The three biases this implementation addresses

1. Position bias. Models given two answers tend to prefer whichever comes first (or sometimes second, depending on the model). The defence: run the comparison twice with reversed order; surface disagreements.

2. Length bias. Models often prefer longer answers (more detail = more confident-looking). Counter-strategy: include conciseness in the rubric so length isn't conflated with quality; calibrate per-criterion.

3. Self-enhancement bias. Models prefer text that resembles their own style.
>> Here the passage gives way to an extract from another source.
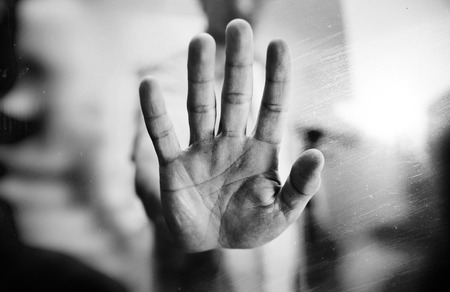 multiple exposure: Man showing stop gesture, black and white photo, multiple exposure effect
Mitigation: use a different judge model from the generator; or use multiple judges and aggregate.

The shuffle defence in detail

Run 1: judge(query, A, B) → picks "first arg" or "second arg"
Run 2: judge(query, B, A) → picks "first arg" or "second arg"
Translate to canonical (A vs. B in original order):
  Run 1: winner is A iff judge picked first arg.
  Run 2: winner is A iff judge picked second arg.
If Run 1 and Run 2 agree → high-confidence winner.
If they disagree → position bias detected; report "tied" or flag for human review.
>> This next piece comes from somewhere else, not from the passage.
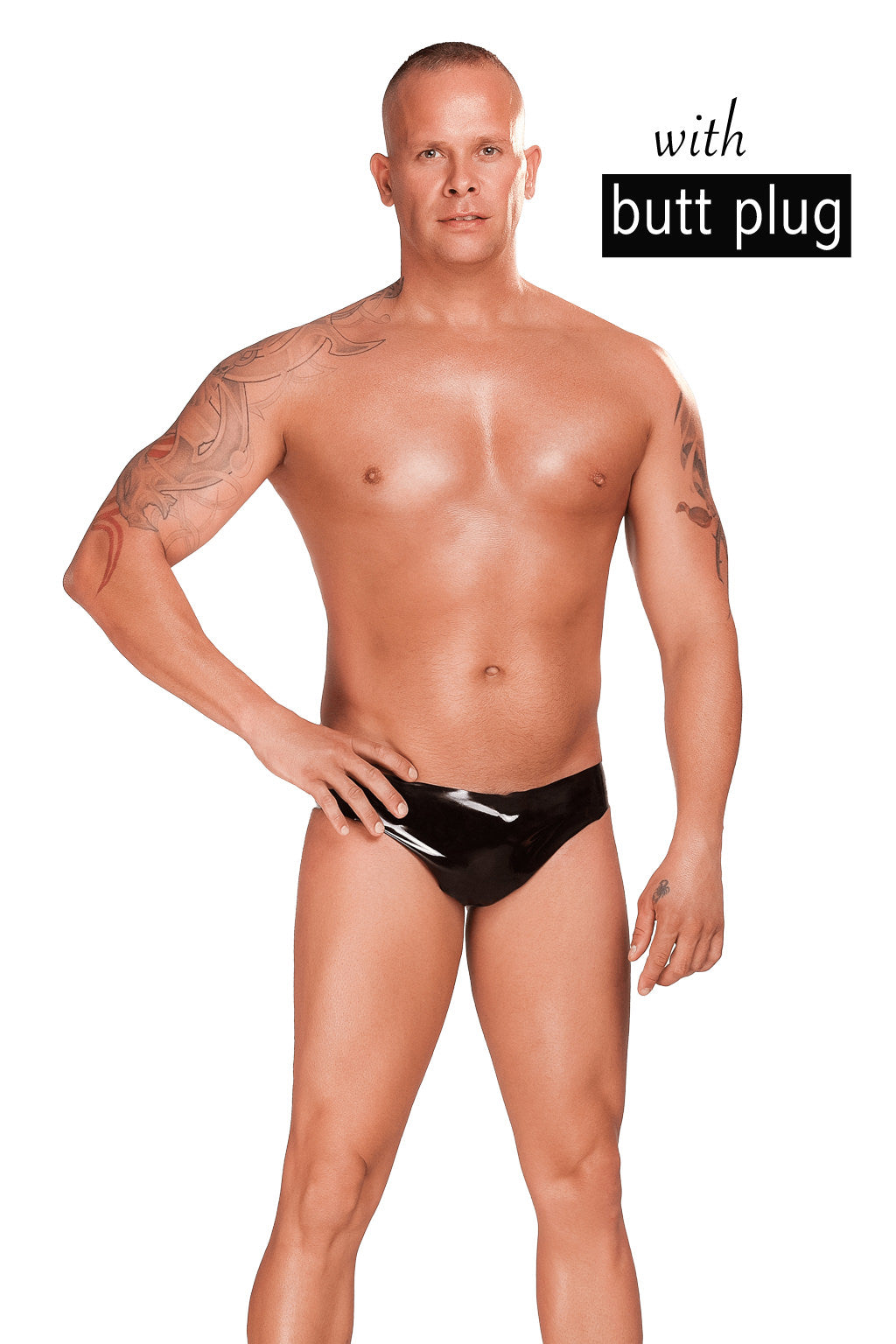 A man wearing a pair of latex briefs with a butt plug.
The test test_compare_disagreement_surfaces proves this catches a position-biased judge (one that always picks A regardless of content). With shuffle, the judge picks "first input" twice — which translates to A in run 1 and B in run 2 — disagreement caught.

Why scoring beats pairwise (and vice versa)

Scoring (Judge.score) gives multi-dimensional rubric output: correctness, helpfulness, conciseness, format. Useful for:

  • Tracking a single answer's quality over time.
  • Diagnosing what is wrong (high correctness, low conciseness → answer is right but bloated).
  • Aggregating across many answers.

Pairwise (Judge.compare) gives a single winner. Useful for:

  • A/B testing two model versions.
  • Tournament-style ranking.
  • Cases where absolute scoring is hard (judges struggle with "is this a 3 or a 4?" but are good at "is A better than B?").

Production teams typically use both: scoring for regression testing, pairwise for model selection.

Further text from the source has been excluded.